With skilled facilitation from Mamas of Color Rising, group activities became increasingly political, coalescing in a powerful person-by-person interpretation exercise using visual images of African slavery, American Indian boarding schools, and white women’s suffrage, followed by a historical timeline of exploitation in reproductive and women’s health from the 1880s to present. These little-known stories include the often regarded “Father of Gynecology” J. Marion Sims, who developed today’s speculum based on invasive experimentation on female slaves, the origins of the Gaskin Maneuver, which Ina May learned from midwives in Guatemala, and of forced sterilization occurring today in prisons.
An important take-away from the weekend was the importance of to being clear, honest and transparent in all our work about “Who is (and is not) in the room?” “Whose goals are (or aren’t) made first priority?” And “Which voices consistently make the final decisions?”

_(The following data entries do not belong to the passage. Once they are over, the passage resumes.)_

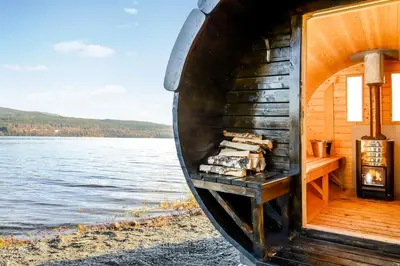 a boat sitting on the shore of a body of water at Hurdalsjøen Hotel & Spa in Hurdal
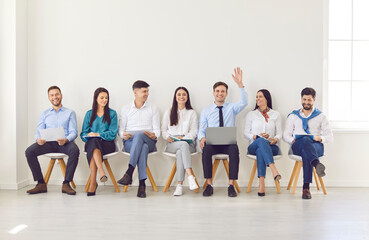 Portrait of happy smiling young man raising hand to ask or answer a question on a business meeting....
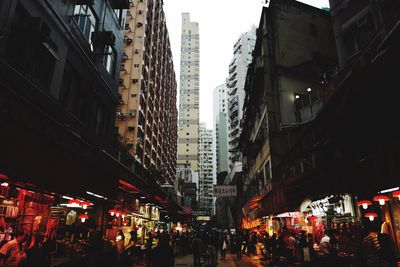 People on market street amidst buildings
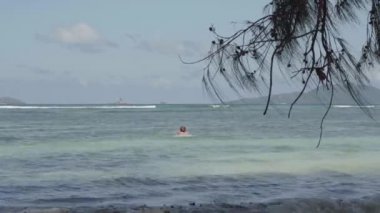 Seyşeller. Praslin Adası. Arka planda uzak larda berrak mavi suda sevimli sarışın kadın. Ön planda tropikal ağaç dalı. Güzel deniz manzarası. Tropikal ada lüks tatil.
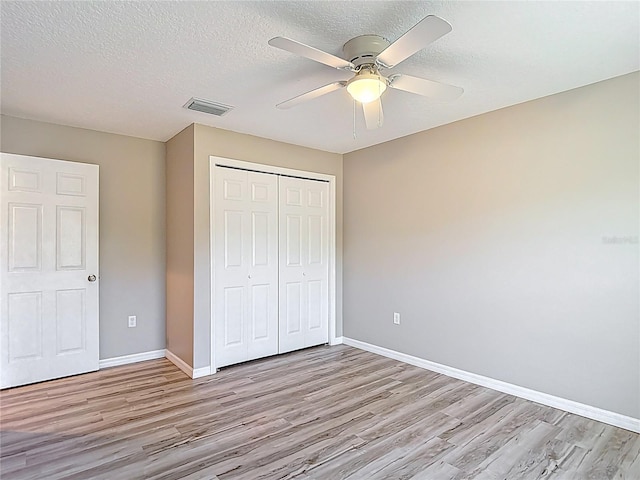unfurnished bedroom featuring light wood-style floors, a closet, baseboards, and a textured ceiling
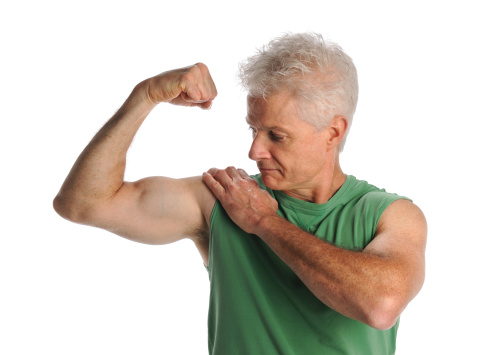 Portrait of mature man flexing biceps isolated over white background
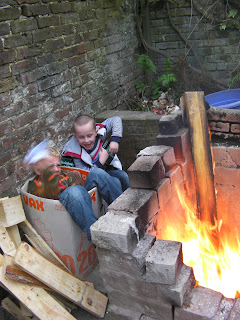 broken pallet on brick built bonfire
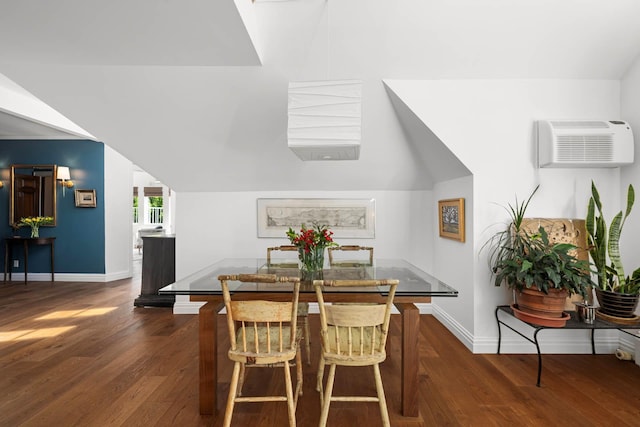 38 Oliphant Ave Unit 6, Dobbs Ferry, NY 10522 - dining room with a wall mounted AC, dark wood-style flooring, baseboards, and lofted ceiling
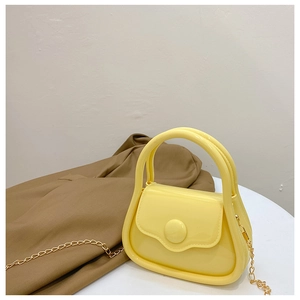 Macro shot of a yellow mini jelly bag with a polished golden metal chain strap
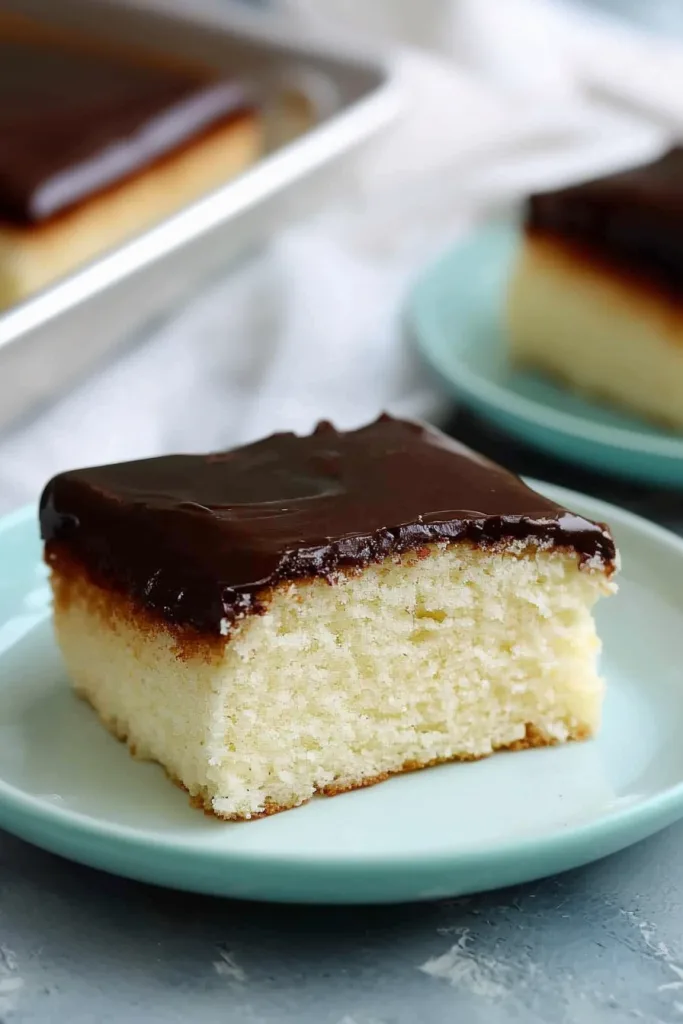 Rustic dessert presentation showing a thick frosted cake slice beside the whole pan.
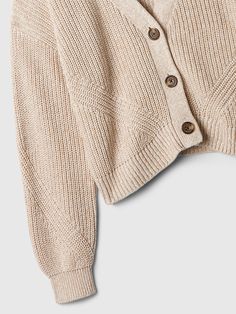 Soft cotton knit. Dropped shoulder, long sleeves with ribbed, banded cuffs. V-neck, button front. Select styles have allover stripes. #828047 Casual V-neck Sweater With Buttons, Casual Long Sleeve V-neck Sweater With Buttons, Knit V-neck Sweater With Button Closure And Long Sleeves, Beige Ribbed Cuffs V-neck Sweater For Fall, Casual Knit V-neck Sweater With Ribbed Cuffs, Trendy Cotton V-neck Sweater For Fall, Ribbed Cotton V-neck Cardigan, Casual Button-up Ribbed Sweater, Beige Knit Cardigan With Ribbed Cuffs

According to this framework:
Charity is work done on an issue when none of those directly affected by the issue are in the room. Despite being done with good intentions, a spirit of charity reflects a limited understanding about how to effectively and sustainably address the issue.
Allies working together can include working with those who are affected by an issue, but the affected communities may be viewed as recipients of services/projects, rather than leading the discussion or setting the goals and decisions. (Policies, procedure, and funding requirements can sometimes set the goals and conflict with work on the ground, and those who are “non-offensively” black or gay, etc. are invited into – but don’t lead – the discussion while others perceived as aggressive, uneducated, inexperienced, not well-spoken, etc. may be left out.)
Solidarity means working as professional and financial equals with those directly affected by an issue, where those most affected have full self-determination to set the goals and make decisions in the movement. Those not directly affected do leadership development and capacity building up until the point when those affected can carry the issue alone.
Overall, the weekend invited midwives and birth advocates to think deeply about the issues of their own communities, and to apply an anti-racist and anti-“ism” lens for all of us to better understand ourselves as persons caught within an unfair system and a reminder that our work is always political.